Anand Patil, district collector of Nilgiris, talks of other plans. "Sand and stone mining will not be allowed in a protected area, but the other demands of Masinagudi are being sorted," he says. The administration has agreed to build a check dam for people of Moyar and has also agreed not to interfere with the collection of minor forest produce 400-500 sq metres outside the sanctuary. "In case of emergency villagers will be allowed to go past checkposts at night," he says.

The issue of grazing rights has also not been sorted out. "We will discuss the matter with the Tamil Nadu government," Patil says.

Rampant tourism
"There are vested interests behind the opposition to the declaration of the buffer zone. Every day people trek into forest illegally. If a village forest committee with forest officer is made in charge of tourism, this will stop. At present resort owners control trekking and tourist jeeps. They are those who stand to loose once a buffer zone is declared," contends N Mohanraj, Cordinator for Nilgiris and Eastern Ghats Landscape of the World Wildlife Fund, Masinagudi. He has a point. There are 50 resorts in Masinagudi and the adjoining villages of Bokapuram, Mavanhalla, Vazhaithotam and Chokanhalli. In Bokapuram buildings erected by outsiders have come up too close to the protected forest.

Tourism has its downside. Nilgiris Biosphere Fading Glory, the report of a study conducted by the Bangalore based ngo Equations, notes that prostitution is rampant in the resorts.

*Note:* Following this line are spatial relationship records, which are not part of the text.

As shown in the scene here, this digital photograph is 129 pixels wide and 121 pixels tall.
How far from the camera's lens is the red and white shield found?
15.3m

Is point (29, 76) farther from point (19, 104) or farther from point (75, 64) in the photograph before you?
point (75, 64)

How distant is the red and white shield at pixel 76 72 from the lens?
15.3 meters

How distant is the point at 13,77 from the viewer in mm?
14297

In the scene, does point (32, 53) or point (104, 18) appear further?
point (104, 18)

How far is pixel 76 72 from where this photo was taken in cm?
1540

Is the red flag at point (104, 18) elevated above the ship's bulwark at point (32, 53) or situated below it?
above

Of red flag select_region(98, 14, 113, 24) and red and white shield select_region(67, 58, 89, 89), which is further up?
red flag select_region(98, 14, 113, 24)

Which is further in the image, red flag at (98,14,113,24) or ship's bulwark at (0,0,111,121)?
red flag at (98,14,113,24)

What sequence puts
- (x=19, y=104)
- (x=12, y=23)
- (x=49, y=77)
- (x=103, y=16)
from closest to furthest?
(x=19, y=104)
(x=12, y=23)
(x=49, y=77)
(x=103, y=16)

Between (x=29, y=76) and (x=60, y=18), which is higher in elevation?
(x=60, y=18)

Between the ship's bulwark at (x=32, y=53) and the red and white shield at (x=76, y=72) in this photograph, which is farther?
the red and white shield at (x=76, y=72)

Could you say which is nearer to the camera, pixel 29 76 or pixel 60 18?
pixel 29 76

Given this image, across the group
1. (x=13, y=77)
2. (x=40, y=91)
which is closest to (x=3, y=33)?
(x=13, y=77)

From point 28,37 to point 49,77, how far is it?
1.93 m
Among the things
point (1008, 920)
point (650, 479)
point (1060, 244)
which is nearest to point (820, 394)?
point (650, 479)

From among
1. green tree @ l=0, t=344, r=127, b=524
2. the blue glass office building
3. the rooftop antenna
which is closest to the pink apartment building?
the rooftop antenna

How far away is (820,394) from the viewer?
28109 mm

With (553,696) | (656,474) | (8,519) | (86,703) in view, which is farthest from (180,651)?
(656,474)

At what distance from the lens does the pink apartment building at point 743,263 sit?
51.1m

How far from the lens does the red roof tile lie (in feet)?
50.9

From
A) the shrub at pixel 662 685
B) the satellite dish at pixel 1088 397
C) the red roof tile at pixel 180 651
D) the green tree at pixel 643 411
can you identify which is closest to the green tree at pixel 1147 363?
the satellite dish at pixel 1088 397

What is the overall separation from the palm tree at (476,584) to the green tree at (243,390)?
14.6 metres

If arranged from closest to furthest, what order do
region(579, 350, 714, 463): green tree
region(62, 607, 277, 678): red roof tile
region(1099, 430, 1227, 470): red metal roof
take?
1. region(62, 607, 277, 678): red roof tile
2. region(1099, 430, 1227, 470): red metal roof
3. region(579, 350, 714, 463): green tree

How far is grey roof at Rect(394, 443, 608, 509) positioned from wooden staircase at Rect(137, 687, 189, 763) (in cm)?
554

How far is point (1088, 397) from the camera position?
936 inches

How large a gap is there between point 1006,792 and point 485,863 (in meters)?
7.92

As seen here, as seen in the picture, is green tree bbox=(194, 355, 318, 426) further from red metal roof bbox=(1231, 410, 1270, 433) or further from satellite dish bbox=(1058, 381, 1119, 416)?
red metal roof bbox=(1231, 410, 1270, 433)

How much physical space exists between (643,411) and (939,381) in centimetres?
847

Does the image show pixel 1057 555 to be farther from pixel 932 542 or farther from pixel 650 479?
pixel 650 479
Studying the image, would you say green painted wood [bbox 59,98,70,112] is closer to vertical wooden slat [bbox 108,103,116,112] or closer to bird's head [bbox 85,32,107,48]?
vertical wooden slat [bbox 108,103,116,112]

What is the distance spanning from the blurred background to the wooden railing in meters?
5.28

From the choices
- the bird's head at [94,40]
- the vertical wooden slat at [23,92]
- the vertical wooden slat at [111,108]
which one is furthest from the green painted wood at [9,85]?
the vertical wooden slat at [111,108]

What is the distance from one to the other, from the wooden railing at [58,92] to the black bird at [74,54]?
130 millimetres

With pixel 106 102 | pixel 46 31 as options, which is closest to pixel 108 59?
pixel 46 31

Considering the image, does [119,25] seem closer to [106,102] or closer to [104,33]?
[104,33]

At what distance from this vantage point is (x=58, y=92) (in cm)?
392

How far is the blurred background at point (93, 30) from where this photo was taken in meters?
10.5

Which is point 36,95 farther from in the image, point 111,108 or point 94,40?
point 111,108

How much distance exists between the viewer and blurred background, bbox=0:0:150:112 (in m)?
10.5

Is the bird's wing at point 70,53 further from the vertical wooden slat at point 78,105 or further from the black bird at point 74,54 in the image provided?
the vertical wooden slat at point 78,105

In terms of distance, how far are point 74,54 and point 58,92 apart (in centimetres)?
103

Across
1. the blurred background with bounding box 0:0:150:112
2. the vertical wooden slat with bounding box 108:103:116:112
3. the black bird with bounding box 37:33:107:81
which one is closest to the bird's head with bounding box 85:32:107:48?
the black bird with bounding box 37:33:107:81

Local people are employed in only menial jobs, the study shows. The report notes more than 150 wild animals are killed on the Mysore-Ooty road between April and June every year.

Wildlife experts say that the resorts have mushroomed because the forest department has not provided accommodation in the protected area. "Some resorts that will stand to lose some of their treks and other activities once the buffer zone is notified, but there also resorts that want there activities legalized,'' says Nigel Otter, a wildlife enthusiast from the region.

Mohanraj believes that channelling tourism through eco-development councils will take care of a lot of problems. Once the councils are formed in the buffer all tourism benefits will go the local people. "If only people begin to see the benefits they will protect the forest because they alone can protect it. The government has spent Rs 1 crore per tiger, if the majority of this amount was spent on people living around tiger reserves then they would want to save the tiger,'' he says.